Exercise instructions — Copy the stretch from "In the end, what" through "processing .class files." in the thread about matching obfuscated classes, swapping "parsing" for "reading".

Provided text —
My guess was a byte code comparison, but I can't find a tool for it or a method to compare all files against each other in the two jars.

I've done this in the past, but the problem is that generally a lot of manual work is also required to determine the type of information that is preserved, and which libraries to compare it with.
For example, in one case, I found that the obfuscated Jar had added a method to a library class which threw off the comparison until I found and accounted for it. Another common problem is that obfuscators will remove unused methods and interfaces and sometimes add obfuscator-specific methods.
In order to get good results, you can't just consider individual classes. You need to match up inheritance hierarchies, interfaces, and cross references between the classes in order to unambiguously match most classes, and even then it isn't always successful.
Luckily, they almost never reorder or change the signatures of the fields and methods. Otherwise it would be extremely difficult to collect enough information to unambiguously match up the classes. As it is, there are often classes with the exact same set of methods and inheritance (for example two classes that implement the same interface). If you're lucky, you'll be able to infer it by matching references from a third class, but this isn't always possible.
Anyway, I can send you my code if you want. It's designed for the recognition of open source libraries included in an obfuscated app, but it could probably be adapted to match two obfuscated apps as well.

You should be able to pull this off with ASM. It has pretty good documentation, and quite some samples.
You build an internal model from the types and values, and then compare and spit out the identical classes.
If it was you who obfuscated it, you should be able to get the mappings though...

In the general case, determining whether two arbitrary programs do the same thing for all inputs is undecidable (reducible to the halting problem).
For the following, I'll assume the obfuscation doesn't mess with the class structure: it will only rename fields, methods and classes and possibly obfuscate bytecode.
Let's say you're looking for an obfuscated class that's equivalent to some class C. Here are some searches you could perform, in increasing order of difficulty:
Find all classes with the exact same number of fields and methods as C has.
For each obfuscated class, compute the set of field types it contains (but, for simplicity, don't include types that point to other obfuscated classes). All classes where this set of field types is not a subset of the field types of C can be filtered out.
Do the same for method signatures.
You could go further but it could get pretty complicated.
In the end, what works best depends on what specific things the obfuscator does and does not try to hide.
ASM is a good library for parsing and processing .class files.

If the obfuscation changed only variable names, and not variable order or any of the compiler-generated bytecode, you should be able to do this with ASM or Javassist or other bytecode library. In fact, the list below can be done using regular Java reflection.
Two class files would be candidates for equality if:
They have the same number of methods
There is a 1-to-1 mapping between the parameter signatures of the methods in class A and class B
The matching method also match in terms of flags (private/public, static, abstract, etc.)

(Image-based spatial reasoning data)

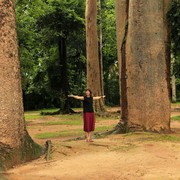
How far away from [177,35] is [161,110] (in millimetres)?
4737

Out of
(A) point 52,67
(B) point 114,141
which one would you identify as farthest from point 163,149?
(A) point 52,67

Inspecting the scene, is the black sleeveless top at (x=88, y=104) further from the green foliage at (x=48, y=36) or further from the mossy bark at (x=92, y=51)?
the mossy bark at (x=92, y=51)

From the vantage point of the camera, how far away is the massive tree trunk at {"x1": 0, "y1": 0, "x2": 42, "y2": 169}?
29.5 ft

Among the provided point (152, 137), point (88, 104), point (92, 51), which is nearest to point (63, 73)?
point (92, 51)

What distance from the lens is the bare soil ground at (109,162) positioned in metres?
7.72

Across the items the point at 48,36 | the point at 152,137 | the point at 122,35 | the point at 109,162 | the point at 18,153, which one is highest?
the point at 48,36

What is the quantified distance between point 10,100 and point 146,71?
17.2 ft

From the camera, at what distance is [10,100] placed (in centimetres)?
922

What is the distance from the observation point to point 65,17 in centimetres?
3084

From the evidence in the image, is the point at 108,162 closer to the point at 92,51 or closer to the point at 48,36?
the point at 92,51

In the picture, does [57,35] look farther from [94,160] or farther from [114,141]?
[94,160]

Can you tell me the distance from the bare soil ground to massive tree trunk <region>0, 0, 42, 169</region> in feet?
1.28

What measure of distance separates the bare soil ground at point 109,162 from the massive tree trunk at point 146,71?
1569 millimetres

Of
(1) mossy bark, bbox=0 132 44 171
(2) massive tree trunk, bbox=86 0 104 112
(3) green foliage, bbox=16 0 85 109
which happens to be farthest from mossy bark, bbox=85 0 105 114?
(1) mossy bark, bbox=0 132 44 171
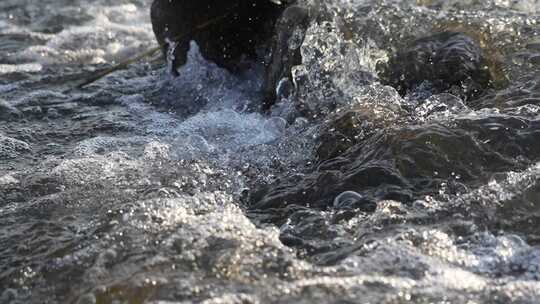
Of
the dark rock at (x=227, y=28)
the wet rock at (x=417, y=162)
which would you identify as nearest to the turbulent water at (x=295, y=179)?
the wet rock at (x=417, y=162)

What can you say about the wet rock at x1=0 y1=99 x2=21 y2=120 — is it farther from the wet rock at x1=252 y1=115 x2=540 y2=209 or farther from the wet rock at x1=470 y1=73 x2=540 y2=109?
the wet rock at x1=470 y1=73 x2=540 y2=109

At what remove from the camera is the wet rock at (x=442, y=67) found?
4.17 metres

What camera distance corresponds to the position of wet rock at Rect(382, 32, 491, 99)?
4168 millimetres

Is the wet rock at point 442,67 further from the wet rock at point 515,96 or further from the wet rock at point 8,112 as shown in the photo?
the wet rock at point 8,112

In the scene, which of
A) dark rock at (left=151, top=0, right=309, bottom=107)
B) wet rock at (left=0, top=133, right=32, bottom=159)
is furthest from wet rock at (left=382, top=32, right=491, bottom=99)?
wet rock at (left=0, top=133, right=32, bottom=159)

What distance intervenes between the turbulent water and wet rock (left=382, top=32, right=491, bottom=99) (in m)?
0.09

Output below —
In the end, what works best depends on what specific things the obfuscator does and does not try to hide.
ASM is a good library for reading and processing .class files.